Copy out every one of the lines below verbatim, from first to last.

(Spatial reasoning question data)
'''

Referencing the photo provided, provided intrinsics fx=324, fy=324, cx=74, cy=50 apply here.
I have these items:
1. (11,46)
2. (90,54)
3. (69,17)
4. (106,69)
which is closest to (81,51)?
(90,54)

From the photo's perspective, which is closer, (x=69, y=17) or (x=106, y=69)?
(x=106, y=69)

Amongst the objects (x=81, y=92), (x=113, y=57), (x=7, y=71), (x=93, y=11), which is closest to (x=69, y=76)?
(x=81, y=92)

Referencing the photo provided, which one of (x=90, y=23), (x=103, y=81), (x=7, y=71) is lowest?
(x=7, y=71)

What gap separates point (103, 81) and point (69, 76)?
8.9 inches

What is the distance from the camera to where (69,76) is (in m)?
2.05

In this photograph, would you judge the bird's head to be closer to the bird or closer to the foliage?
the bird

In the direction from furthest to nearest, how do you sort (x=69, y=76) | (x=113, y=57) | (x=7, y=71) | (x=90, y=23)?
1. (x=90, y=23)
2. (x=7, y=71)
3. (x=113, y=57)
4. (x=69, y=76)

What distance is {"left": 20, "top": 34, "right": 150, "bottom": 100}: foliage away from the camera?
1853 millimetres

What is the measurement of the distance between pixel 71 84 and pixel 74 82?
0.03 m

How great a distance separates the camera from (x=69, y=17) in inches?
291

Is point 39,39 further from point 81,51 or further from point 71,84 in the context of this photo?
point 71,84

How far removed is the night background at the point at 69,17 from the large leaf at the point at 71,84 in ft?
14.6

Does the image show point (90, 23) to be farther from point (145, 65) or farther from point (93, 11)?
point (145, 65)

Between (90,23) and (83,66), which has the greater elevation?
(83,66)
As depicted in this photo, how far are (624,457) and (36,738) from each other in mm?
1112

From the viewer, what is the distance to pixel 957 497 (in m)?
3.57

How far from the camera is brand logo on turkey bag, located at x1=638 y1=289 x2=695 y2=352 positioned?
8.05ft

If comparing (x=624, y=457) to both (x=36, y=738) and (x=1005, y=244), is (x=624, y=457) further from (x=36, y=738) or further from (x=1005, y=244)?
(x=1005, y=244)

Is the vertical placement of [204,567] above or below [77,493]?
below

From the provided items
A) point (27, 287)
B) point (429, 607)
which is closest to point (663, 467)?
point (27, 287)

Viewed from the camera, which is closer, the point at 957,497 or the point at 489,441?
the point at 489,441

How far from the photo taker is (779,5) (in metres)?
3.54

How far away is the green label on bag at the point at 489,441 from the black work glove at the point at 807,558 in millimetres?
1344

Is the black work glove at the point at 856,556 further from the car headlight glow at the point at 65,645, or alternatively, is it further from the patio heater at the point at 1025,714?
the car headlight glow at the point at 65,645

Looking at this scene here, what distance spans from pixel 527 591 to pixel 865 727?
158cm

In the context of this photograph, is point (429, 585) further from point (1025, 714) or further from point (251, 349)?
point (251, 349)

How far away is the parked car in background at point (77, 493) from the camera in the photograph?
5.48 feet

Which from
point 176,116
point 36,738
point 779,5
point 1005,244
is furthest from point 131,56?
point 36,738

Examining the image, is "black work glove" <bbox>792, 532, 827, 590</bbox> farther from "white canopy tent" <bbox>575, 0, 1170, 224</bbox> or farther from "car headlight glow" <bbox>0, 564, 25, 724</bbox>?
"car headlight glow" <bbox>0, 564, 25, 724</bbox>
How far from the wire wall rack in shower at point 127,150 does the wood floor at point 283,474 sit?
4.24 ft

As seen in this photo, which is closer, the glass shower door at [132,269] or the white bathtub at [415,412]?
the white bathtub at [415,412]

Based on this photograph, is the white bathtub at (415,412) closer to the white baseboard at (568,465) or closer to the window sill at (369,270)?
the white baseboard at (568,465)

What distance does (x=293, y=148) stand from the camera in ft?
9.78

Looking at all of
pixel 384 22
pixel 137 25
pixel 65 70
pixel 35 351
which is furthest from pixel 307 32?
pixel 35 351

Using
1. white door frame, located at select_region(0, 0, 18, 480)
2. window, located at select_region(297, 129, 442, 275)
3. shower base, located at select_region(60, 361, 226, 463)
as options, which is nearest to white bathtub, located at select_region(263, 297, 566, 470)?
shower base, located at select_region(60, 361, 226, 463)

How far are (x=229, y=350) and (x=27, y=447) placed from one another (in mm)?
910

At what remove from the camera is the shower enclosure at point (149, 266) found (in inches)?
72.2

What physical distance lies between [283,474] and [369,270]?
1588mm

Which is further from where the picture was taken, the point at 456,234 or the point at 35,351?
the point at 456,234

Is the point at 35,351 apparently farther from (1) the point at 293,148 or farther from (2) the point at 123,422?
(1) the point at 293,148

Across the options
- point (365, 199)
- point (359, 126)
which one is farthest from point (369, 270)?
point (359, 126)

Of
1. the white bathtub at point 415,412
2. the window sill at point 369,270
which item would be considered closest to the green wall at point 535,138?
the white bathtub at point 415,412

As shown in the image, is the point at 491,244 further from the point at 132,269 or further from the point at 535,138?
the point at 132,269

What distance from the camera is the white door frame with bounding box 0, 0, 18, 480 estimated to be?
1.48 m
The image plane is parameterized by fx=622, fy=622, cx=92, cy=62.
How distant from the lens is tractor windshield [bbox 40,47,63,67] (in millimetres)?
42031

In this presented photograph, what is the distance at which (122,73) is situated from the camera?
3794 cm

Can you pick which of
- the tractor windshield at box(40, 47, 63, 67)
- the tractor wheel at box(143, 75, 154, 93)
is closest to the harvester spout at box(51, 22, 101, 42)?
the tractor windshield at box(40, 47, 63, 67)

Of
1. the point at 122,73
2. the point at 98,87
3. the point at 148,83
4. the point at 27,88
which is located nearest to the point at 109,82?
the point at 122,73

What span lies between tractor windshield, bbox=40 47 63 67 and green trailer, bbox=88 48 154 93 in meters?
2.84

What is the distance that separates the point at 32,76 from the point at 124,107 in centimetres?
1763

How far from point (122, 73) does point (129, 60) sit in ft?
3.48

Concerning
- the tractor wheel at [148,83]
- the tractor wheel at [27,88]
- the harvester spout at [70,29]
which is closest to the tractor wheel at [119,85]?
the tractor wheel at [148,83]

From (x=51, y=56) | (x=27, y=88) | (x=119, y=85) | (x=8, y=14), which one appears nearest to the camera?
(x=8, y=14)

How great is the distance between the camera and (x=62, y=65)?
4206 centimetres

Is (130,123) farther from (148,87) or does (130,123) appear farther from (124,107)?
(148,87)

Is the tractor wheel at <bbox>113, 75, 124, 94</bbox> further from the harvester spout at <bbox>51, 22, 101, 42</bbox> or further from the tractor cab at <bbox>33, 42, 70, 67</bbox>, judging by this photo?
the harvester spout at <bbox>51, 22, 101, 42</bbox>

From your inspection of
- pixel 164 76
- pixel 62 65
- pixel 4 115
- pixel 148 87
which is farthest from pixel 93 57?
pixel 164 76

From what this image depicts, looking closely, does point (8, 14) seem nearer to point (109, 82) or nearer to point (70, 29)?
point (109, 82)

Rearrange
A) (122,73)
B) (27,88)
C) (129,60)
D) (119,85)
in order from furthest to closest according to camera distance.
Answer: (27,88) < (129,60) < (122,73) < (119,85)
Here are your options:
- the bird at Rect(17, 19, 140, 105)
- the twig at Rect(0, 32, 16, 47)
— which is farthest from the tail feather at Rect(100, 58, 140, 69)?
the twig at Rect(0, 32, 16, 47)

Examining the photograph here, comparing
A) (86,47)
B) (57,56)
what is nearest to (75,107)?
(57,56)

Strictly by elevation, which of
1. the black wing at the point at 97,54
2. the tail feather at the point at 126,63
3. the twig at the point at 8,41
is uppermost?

'''

EXERCISE OUTPUT:
Referencing the photo provided, provided intrinsics fx=324, fy=324, cx=74, cy=50 apply here.
I have these items:
1. (11,46)
2. (90,54)
3. (69,17)
4. (106,69)
which is closest to (81,51)?
(90,54)

From the photo's perspective, which is closer, (x=69, y=17) or (x=106, y=69)?
(x=106, y=69)

Amongst the objects (x=81, y=92), (x=113, y=57), (x=7, y=71), (x=93, y=11), which is closest to (x=69, y=76)?
(x=81, y=92)

Referencing the photo provided, which one of (x=90, y=23), (x=103, y=81), (x=7, y=71) is lowest?
(x=7, y=71)

What gap separates point (103, 81) and point (69, 76)?
8.9 inches

What is the distance from the camera to where (69,76) is (in m)?
2.05

In this photograph, would you judge the bird's head to be closer to the bird or closer to the foliage?
the bird

In the direction from furthest to nearest, how do you sort (x=69, y=76) | (x=113, y=57) | (x=7, y=71) | (x=90, y=23)?
1. (x=90, y=23)
2. (x=7, y=71)
3. (x=113, y=57)
4. (x=69, y=76)

What distance is {"left": 20, "top": 34, "right": 150, "bottom": 100}: foliage away from the camera?
1853 millimetres

What is the measurement of the distance between pixel 71 84 and pixel 74 82?
0.03 m

How great a distance separates the camera from (x=69, y=17) in inches?
291

Is point 39,39 further from point 81,51 or further from point 71,84 in the context of this photo?
point 71,84

How far removed is the night background at the point at 69,17 from the large leaf at the point at 71,84 in ft?
14.6

Does the image show point (90, 23) to be farther from point (145, 65) or farther from point (93, 11)?
point (145, 65)

Between (90,23) and (83,66), which has the greater elevation?
(83,66)
As depicted in this photo, how far are (624,457) and (36,738) from each other in mm?
1112

From the viewer, what is the distance to pixel 957 497 (in m)?
3.57

How far from the camera is brand logo on turkey bag, located at x1=638 y1=289 x2=695 y2=352 positioned?
8.05ft

If comparing (x=624, y=457) to both (x=36, y=738) and (x=1005, y=244), is (x=624, y=457) further from (x=36, y=738) or further from (x=1005, y=244)?
(x=1005, y=244)

Is the vertical placement of [204,567] above or below [77,493]?
below

From the provided items
A) point (27, 287)
B) point (429, 607)
which is closest to point (663, 467)?
point (27, 287)

Viewed from the camera, which is closer, the point at 957,497 or the point at 489,441?
the point at 489,441

How far from the photo taker is (779,5) (in metres)?
3.54

How far away is the green label on bag at the point at 489,441 from the black work glove at the point at 807,558 in millimetres?
1344

Is the black work glove at the point at 856,556 further from the car headlight glow at the point at 65,645, or alternatively, is it further from the patio heater at the point at 1025,714?
the car headlight glow at the point at 65,645

Looking at this scene here, what distance spans from pixel 527 591 to pixel 865 727?
158cm

In the context of this photograph, is point (429, 585) further from point (1025, 714) or further from point (251, 349)?
point (251, 349)

How far away is the parked car in background at point (77, 493) from the camera in the photograph?
5.48 feet

Which from
point 176,116
point 36,738
point 779,5
point 1005,244
is furthest from point 131,56?
point 36,738

Examining the image, is "black work glove" <bbox>792, 532, 827, 590</bbox> farther from "white canopy tent" <bbox>575, 0, 1170, 224</bbox> or farther from "car headlight glow" <bbox>0, 564, 25, 724</bbox>?
"car headlight glow" <bbox>0, 564, 25, 724</bbox>
How far from the wire wall rack in shower at point 127,150 does the wood floor at point 283,474 sit?
4.24 ft

As seen in this photo, which is closer, the glass shower door at [132,269] or the white bathtub at [415,412]?
the white bathtub at [415,412]

Based on this photograph, is the white bathtub at (415,412) closer to the white baseboard at (568,465) or closer to the window sill at (369,270)?
the white baseboard at (568,465)

What distance does (x=293, y=148) stand from the camera in ft?
9.78

Looking at all of
pixel 384 22
pixel 137 25
pixel 65 70
pixel 35 351
which is furthest from pixel 307 32?
pixel 35 351

Using
1. white door frame, located at select_region(0, 0, 18, 480)
2. window, located at select_region(297, 129, 442, 275)
3. shower base, located at select_region(60, 361, 226, 463)
as options, which is nearest to white bathtub, located at select_region(263, 297, 566, 470)?
shower base, located at select_region(60, 361, 226, 463)

How far are (x=229, y=350) and (x=27, y=447) placed from one another (in mm)?
910

At what remove from the camera is the shower enclosure at point (149, 266) found (in inches)?
72.2

What physical distance lies between [283,474] and [369,270]?
1588mm

Which is further from where the picture was taken, the point at 456,234 or the point at 35,351?
the point at 456,234

Is the point at 35,351 apparently farther from (1) the point at 293,148 or farther from (2) the point at 123,422?
(1) the point at 293,148

Across the options
- point (365, 199)
- point (359, 126)
which one is farthest from point (369, 270)?
point (359, 126)

Of
1. the white bathtub at point 415,412
2. the window sill at point 369,270
which item would be considered closest to the green wall at point 535,138?
the white bathtub at point 415,412

As shown in the image, is the point at 491,244 further from the point at 132,269 or further from the point at 535,138?
the point at 132,269

What distance from the camera is the white door frame with bounding box 0, 0, 18, 480 estimated to be?
1.48 m
The image plane is parameterized by fx=622, fy=622, cx=92, cy=62.
How distant from the lens is tractor windshield [bbox 40,47,63,67] (in millimetres)?
42031

In this presented photograph, what is the distance at which (122,73) is situated from the camera?
3794 cm

Can you pick which of
- the tractor windshield at box(40, 47, 63, 67)
- the tractor wheel at box(143, 75, 154, 93)
is closest to the harvester spout at box(51, 22, 101, 42)?
the tractor windshield at box(40, 47, 63, 67)

Of
1. the point at 122,73
2. the point at 98,87
3. the point at 148,83
4. the point at 27,88
which is located nearest to the point at 109,82?
the point at 122,73

What span lies between tractor windshield, bbox=40 47 63 67 and green trailer, bbox=88 48 154 93 in meters?
2.84

What is the distance that separates the point at 32,76 from the point at 124,107 in centimetres?
1763

How far from point (122, 73) does point (129, 60) sit in ft?
3.48

Concerning
- the tractor wheel at [148,83]
- the tractor wheel at [27,88]
- the harvester spout at [70,29]
which is closest to the tractor wheel at [119,85]?
the tractor wheel at [148,83]

From (x=51, y=56) | (x=27, y=88) | (x=119, y=85) | (x=8, y=14), which one appears nearest to the camera?
(x=8, y=14)

How great is the distance between the camera and (x=62, y=65)?
4206 centimetres

Is (130,123) farther from (148,87) or does (130,123) appear farther from (124,107)?
(148,87)

Is the tractor wheel at <bbox>113, 75, 124, 94</bbox> further from the harvester spout at <bbox>51, 22, 101, 42</bbox> or further from the tractor cab at <bbox>33, 42, 70, 67</bbox>, judging by this photo?
the harvester spout at <bbox>51, 22, 101, 42</bbox>

From your inspection of
- pixel 164 76
- pixel 62 65
- pixel 4 115
- pixel 148 87
which is farthest from pixel 93 57?
pixel 164 76

From what this image depicts, looking closely, does point (8, 14) seem nearer to point (109, 82) or nearer to point (70, 29)?
point (109, 82)

Rearrange
A) (122,73)
B) (27,88)
C) (129,60)
D) (119,85)
in order from furthest to closest according to camera distance.
Answer: (27,88) < (129,60) < (122,73) < (119,85)
Here are your options:
- the bird at Rect(17, 19, 140, 105)
- the twig at Rect(0, 32, 16, 47)
— which is farthest from the tail feather at Rect(100, 58, 140, 69)?
the twig at Rect(0, 32, 16, 47)

Examining the photograph here, comparing
A) (86,47)
B) (57,56)
what is nearest to (75,107)?
(57,56)

Strictly by elevation, which of
1. the black wing at the point at 97,54
2. the tail feather at the point at 126,63
3. the twig at the point at 8,41
is uppermost?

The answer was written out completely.